== Data for analysis ==

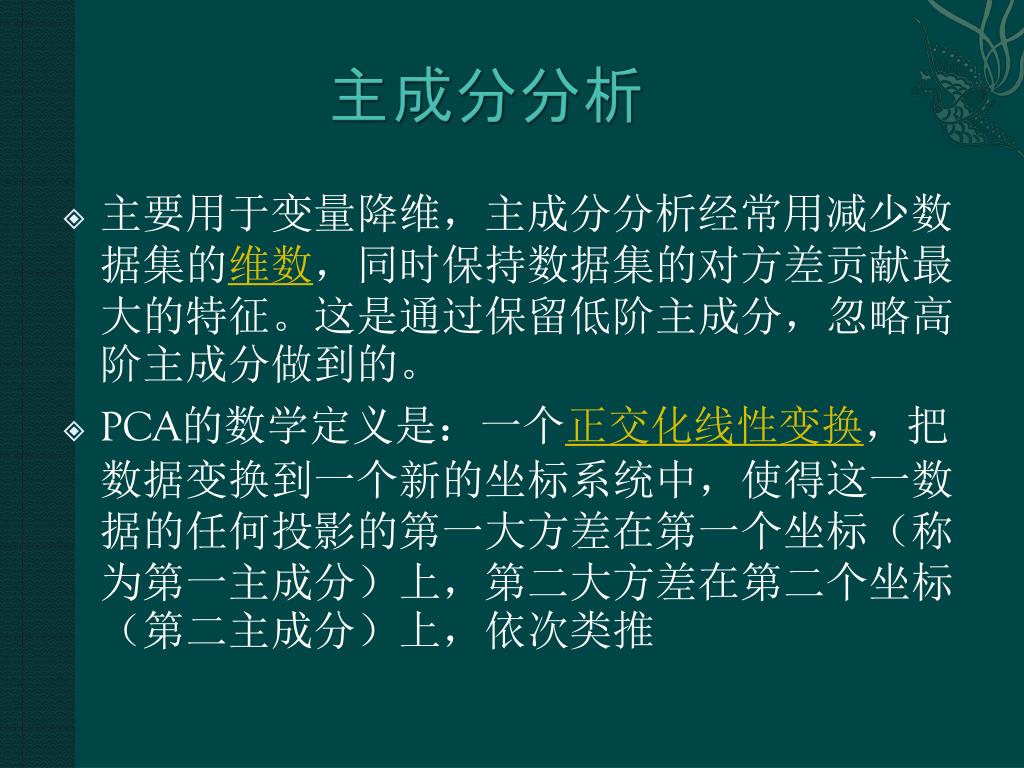 主成分分析

主要用于变量降维，主成分分析经常用减少数据集的维数，同时保持数据集的对方差贡献最大的特征。这是通过保留低阶主成分，忽略高阶主成分做到的。

PCA的数学定义是：一个正交化线性变换，把数据变换到一个新的坐标系统中，使得这一数据的任何投影的第一大方差在第一个坐标（称为第一主成分）上，第二大方差在第二个坐标（第二主成分）上，依次类推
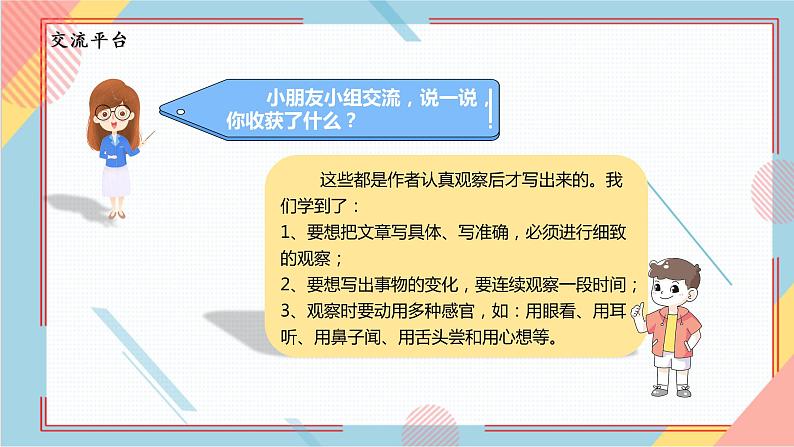 交流平台

小朋友小组交流，说一说，你收获了什么？

这些都是作者认真观察后才写出来的。我们学到了：
1、要想把文章写具体、写准确，必须进行细致的观察；
2、要想写出事物的变化，要连续观察一段时间；
3、观察时要动用多种感官，如：用眼看、用耳听、用鼻子闻、用舌头尝和用心想等。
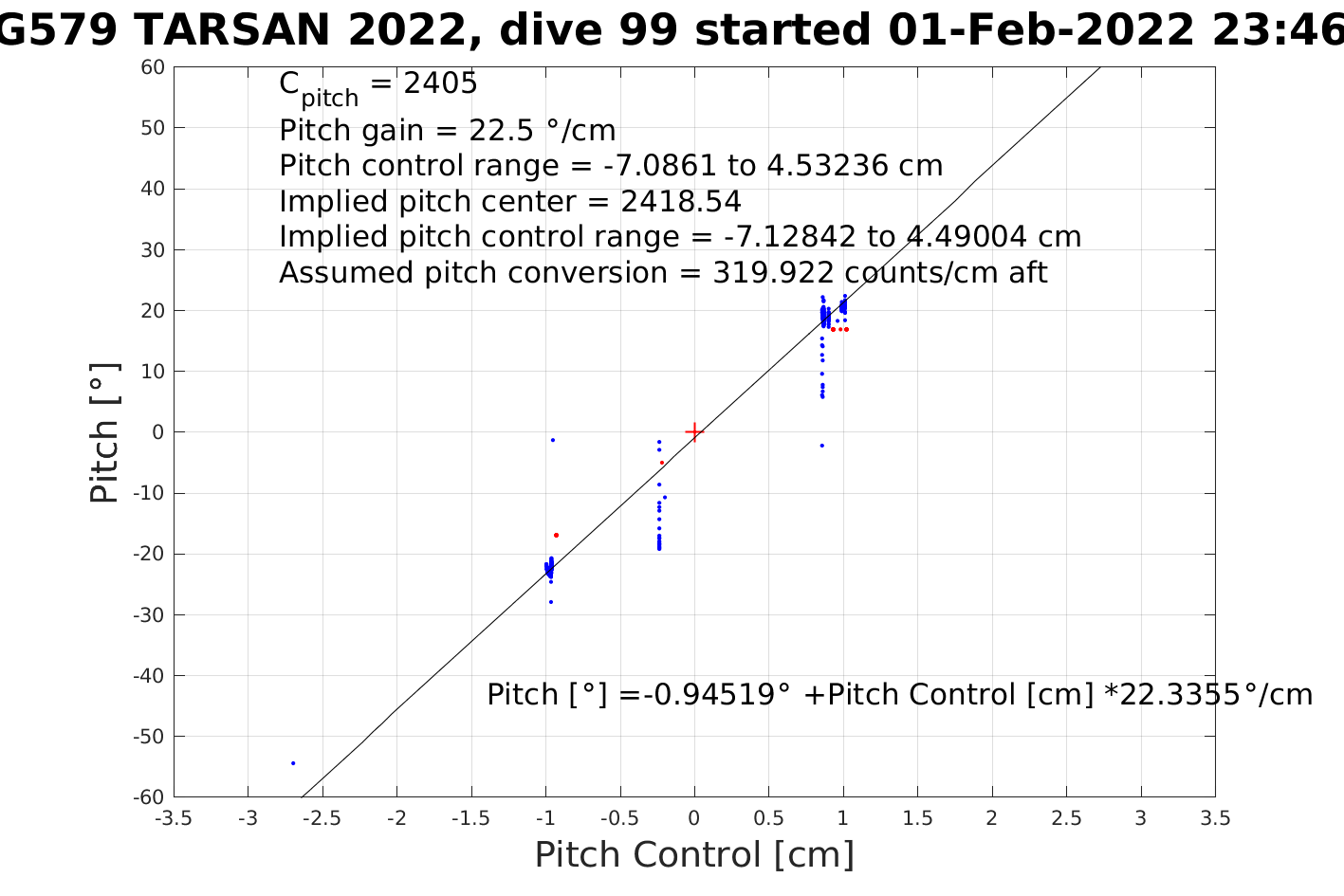 G579 TARSAN 2022, dive 99 started 01-Feb-2022 23:46

$C_{pitch}$ = 2405
Pitch gain = 22.5 °/cm
Pitch control range = -7.0861 to 4.53236 cm
Implied pitch center = 2418.54
Implied pitch control range = -7.12842 to 4.49004 cm
Assumed pitch conversion = 319.922 counts/cm aft

Pitch [°] =-0.94519° +Pitch Control [cm] *22.3355°/cm

Pitch [°]

60
50
40
30
20
10
0
-10
-20
-30
-40
-50
-60

-3.5 -3 -2.5 -2 -1.5 -1 -0.5 0 0.5 1 1.5 2 2.5 3 3.5

Pitch Control [cm]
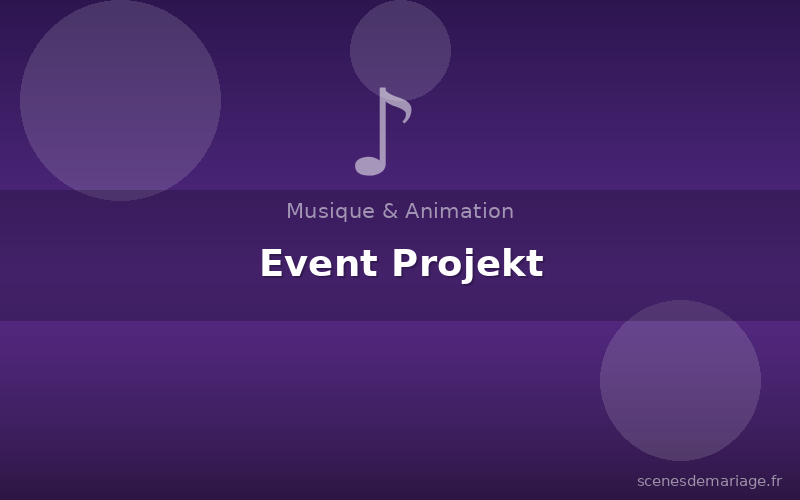 Musique & Animation

Event Projekt

scenesdemariage.fr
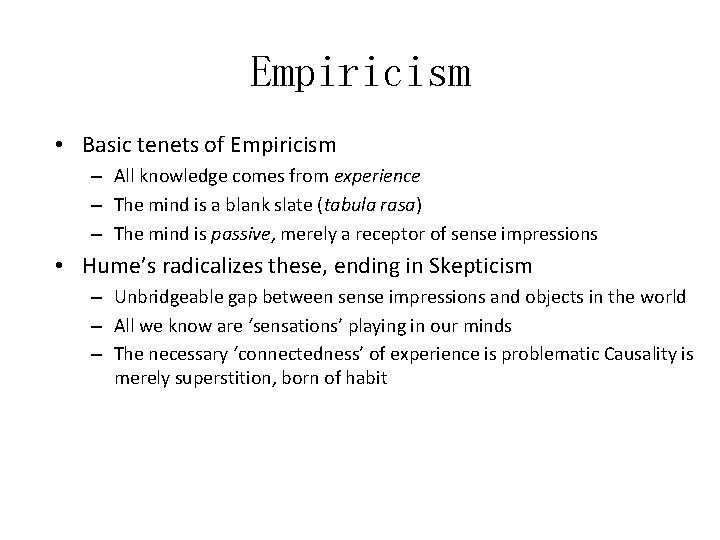 Empiricism

• Basic tenets of Empiricism
– All knowledge comes from experience
– The mind is a blank slate (tabula rasa)
– The mind is passive, merely a receptor of sense impressions

• Hume's radicalizes these, ending in Skepticism
– Unbridgeable gap between sense impressions and objects in the world
– All we know are 'sensations' playing in our minds
– The necessary 'connectedness' of experience is problematic Causality is merely superstition, born of habit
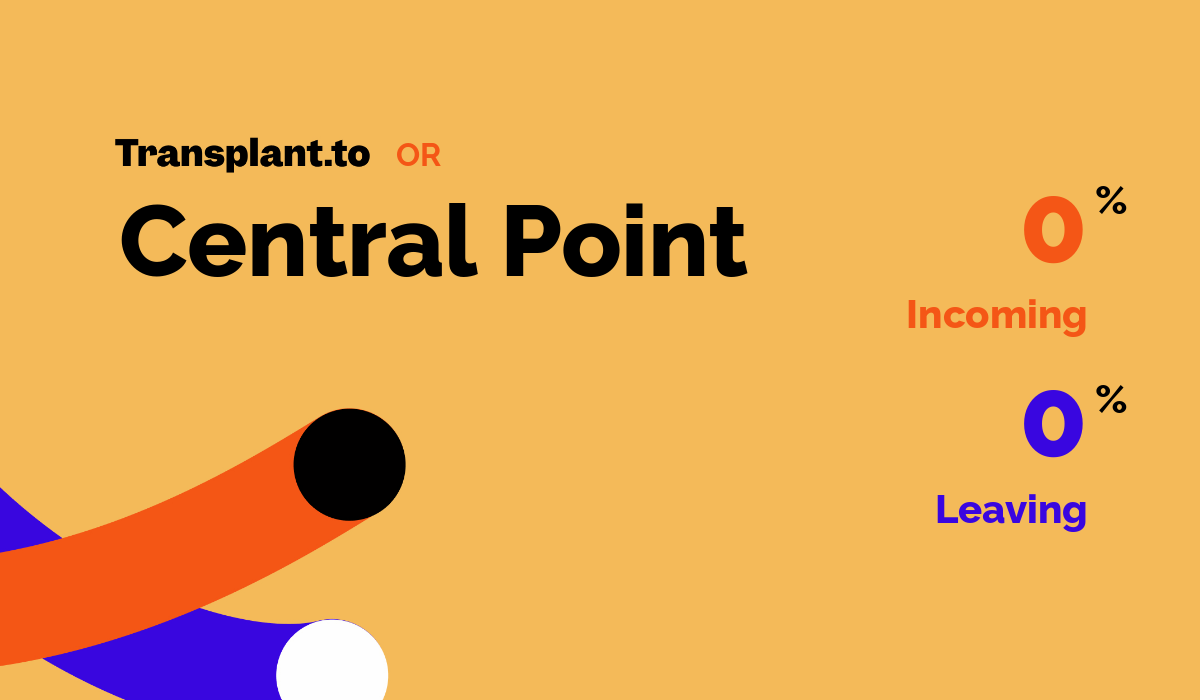 Transplant.to OR

Central Point

0 %

Incoming

0 %

Leaving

===

Your goal
From the records above, give again only the part that opens with the line containing "Assumed pitch conversion" and closes with the line containing "born of habit". Keep both ends but drop the pictures.

Finished task
Assumed pitch conversion = 319.922 counts/cm aft

Pitch [°] =-0.94519° +Pitch Control [cm] *22.3355°/cm

Pitch [°]

60
50
40
30
20
10
0
-10
-20
-30
-40
-50
-60

-3.5 -3 -2.5 -2 -1.5 -1 -0.5 0 0.5 1 1.5 2 2.5 3 3.5

Pitch Control [cm]
 Musique & Animation

Event Projekt

scenesdemariage.fr
 Empiricism

• Basic tenets of Empiricism
– All knowledge comes from experience
– The mind is a blank slate (tabula rasa)
– The mind is passive, merely a receptor of sense impressions

• Hume's radicalizes these, ending in Skepticism
– Unbridgeable gap between sense impressions and objects in the world
– All we know are 'sensations' playing in our minds
– The necessary 'connectedness' of experience is problematic Causality is merely superstition, born of habit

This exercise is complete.